The second argument must be concave

First of all, I read the other convex ./ convex errors and “why isnt CVX accepting my model” topic but couldnt figured out how to pass this error.

The original error was :

Error using .*
Disciplined convex programming error:
Cannot perform the operation: {convex} ./ {convex}
Error in ./ (line 19)
z = times( x, y, ‘./’ );
Error in * (line 36)
z = feval( oper, x, y );
Error in / (line 15)
z = mtimes( x, y, ‘rdivide’ );
Error in optimclosedform (line 69)
maximize( abs(rx_intended) / abs(rx_interference + rx_noise) );

and I used quad_over_lin as suggested but it now requires second argument to be concave.

Optimization problem is a basic SINR calculation and I dont think it should be that hard so I hink I miss some basic thing in my code.

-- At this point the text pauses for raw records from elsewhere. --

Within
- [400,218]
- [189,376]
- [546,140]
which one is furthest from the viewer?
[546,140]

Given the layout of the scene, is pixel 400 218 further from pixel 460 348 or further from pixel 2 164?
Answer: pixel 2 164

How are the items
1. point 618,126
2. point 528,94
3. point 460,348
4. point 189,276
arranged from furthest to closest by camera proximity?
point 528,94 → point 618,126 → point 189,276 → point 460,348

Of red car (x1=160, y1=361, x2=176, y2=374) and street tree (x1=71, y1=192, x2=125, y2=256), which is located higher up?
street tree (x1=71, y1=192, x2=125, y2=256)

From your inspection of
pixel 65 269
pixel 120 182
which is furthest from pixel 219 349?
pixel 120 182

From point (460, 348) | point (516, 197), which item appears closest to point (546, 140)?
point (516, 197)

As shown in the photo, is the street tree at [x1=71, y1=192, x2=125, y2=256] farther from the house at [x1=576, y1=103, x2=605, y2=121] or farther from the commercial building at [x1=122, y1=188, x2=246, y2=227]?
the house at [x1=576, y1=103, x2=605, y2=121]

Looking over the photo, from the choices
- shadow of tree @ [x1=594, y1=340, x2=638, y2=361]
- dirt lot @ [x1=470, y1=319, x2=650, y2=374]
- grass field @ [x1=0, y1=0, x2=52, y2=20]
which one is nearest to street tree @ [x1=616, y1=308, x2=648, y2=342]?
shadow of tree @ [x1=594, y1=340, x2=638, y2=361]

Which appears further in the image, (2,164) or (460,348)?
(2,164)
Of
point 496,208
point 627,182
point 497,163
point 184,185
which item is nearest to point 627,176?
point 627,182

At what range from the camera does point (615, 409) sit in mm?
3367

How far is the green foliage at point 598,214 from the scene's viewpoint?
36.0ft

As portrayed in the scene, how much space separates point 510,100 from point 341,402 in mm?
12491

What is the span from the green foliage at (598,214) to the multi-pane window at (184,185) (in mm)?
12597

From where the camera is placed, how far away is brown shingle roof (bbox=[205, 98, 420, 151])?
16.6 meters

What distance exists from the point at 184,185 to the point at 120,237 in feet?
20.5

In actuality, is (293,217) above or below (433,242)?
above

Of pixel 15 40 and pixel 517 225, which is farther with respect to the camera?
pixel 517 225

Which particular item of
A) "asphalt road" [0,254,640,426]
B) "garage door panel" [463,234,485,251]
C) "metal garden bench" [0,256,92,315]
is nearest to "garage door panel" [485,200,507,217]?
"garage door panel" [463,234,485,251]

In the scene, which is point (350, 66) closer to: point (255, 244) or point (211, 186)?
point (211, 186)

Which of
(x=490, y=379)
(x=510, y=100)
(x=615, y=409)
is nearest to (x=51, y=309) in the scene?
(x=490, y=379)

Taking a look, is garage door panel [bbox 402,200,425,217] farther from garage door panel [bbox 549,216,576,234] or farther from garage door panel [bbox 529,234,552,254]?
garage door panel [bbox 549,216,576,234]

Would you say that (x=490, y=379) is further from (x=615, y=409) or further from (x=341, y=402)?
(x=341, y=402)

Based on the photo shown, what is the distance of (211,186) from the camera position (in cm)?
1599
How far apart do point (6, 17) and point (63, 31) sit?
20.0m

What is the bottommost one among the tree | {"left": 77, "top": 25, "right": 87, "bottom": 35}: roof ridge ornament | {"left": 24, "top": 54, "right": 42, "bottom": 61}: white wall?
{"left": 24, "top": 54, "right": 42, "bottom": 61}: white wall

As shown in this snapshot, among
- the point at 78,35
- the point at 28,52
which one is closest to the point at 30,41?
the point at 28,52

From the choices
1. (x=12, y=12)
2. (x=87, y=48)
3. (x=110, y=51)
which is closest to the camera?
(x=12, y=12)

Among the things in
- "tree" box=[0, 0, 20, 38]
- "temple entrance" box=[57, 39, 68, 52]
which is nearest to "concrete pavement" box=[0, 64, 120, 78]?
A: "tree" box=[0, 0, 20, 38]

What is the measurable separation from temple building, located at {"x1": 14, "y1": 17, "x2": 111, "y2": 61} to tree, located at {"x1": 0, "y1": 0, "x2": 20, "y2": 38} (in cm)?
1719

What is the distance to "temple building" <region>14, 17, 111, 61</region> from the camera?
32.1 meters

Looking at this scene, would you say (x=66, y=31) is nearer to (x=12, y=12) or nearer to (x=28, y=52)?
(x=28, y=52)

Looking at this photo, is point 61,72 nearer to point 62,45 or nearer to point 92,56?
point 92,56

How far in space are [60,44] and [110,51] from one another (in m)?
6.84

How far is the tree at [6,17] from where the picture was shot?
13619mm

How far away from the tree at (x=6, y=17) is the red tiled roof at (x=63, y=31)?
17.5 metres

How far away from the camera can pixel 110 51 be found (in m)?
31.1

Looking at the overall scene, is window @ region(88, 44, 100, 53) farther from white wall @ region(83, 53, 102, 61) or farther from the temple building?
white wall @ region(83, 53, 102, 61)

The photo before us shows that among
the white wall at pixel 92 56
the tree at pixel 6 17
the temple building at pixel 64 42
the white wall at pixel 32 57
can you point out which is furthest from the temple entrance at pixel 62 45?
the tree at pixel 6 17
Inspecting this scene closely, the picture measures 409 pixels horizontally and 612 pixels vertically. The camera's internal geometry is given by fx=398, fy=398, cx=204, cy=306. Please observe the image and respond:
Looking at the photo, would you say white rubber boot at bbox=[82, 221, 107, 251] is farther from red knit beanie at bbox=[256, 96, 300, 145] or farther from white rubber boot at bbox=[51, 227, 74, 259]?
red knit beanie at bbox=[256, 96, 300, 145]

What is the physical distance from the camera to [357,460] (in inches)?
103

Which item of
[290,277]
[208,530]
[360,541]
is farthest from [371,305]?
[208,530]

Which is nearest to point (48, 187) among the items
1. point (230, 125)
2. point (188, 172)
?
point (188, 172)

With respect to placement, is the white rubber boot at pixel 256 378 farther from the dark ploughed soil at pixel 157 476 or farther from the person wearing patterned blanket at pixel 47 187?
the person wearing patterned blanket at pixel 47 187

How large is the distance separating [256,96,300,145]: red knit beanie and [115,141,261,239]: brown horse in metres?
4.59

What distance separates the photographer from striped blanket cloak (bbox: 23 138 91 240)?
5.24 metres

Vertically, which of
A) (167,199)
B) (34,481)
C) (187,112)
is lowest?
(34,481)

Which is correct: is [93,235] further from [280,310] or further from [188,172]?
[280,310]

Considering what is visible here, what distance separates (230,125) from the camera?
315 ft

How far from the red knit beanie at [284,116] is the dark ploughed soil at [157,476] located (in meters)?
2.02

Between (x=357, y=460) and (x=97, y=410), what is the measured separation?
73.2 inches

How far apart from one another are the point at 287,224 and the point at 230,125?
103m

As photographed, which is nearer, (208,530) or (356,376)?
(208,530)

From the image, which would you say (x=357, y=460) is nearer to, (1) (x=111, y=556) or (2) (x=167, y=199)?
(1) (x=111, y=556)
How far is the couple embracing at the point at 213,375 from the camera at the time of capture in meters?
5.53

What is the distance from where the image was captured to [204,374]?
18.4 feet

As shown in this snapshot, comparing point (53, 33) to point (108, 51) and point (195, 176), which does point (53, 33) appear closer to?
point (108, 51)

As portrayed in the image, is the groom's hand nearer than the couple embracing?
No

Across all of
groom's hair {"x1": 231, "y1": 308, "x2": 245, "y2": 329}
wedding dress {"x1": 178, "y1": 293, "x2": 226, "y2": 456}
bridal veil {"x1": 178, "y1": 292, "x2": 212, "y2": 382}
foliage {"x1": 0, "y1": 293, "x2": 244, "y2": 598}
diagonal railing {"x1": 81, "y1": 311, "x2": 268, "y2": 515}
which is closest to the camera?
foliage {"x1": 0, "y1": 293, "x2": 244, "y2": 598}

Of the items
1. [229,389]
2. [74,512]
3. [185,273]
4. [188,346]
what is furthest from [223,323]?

I’m just trying to find transmit power(scalar) value that maximizes SINR

Here is the code :

    variable p([64 10]);

        W_ZF = H' * inv(H * H');
        W_ZF = (W_ZF / norm(W_ZF,'fro')); 
        rx_noise = (1/sqrt(2)) * randn(1,1) *db2pow(noisevariancedb) +  (1/sqrt(2)) * 1j * randn(1,1)*db2pow(noisevariancedb) *10e7;

        tx_symbols = W_ZF;
        tx_symbols = (tx_symbols.' ./ (N*K*mean(abs(W_ZF.')))).' ;     
        tx_symbols = tx_symbols .* p ;  
        k = 1;
        H_k = H(k,:);
        rx_gains = H_k * tx_symbols ;  
        rx_intended =  rx_gains(:,k); 
        rx_interference = sum(rx_gains(:,[1:k-1 k+1:end]));

    maximize( quad_over_lin(rx_intended , abs(rx_interference + sqrt(rx_noise) )  ) );
    subject to
        sum(sum(p)) < 100


and the error :

Error using cvx/quad_over_lin
The second argument must be concave.
Error in optimclosedform (line 69)
maximize( quad_over_lin(rx_intended , abs(rx_interference + sqrt(rx_noise) ) ) );

Even if the 2nd argument of quad_over_lin were concave, you would be maximizing a convex expression, which is not consistent with being a convex optimization problem.

So even though you say you’ve read Why isn't CVX accepting my model? READ THIS FIRST!
did you pay attention to the part about proving your optimization problem is convex? I’ll mark this non-convex until someone shows otherwise.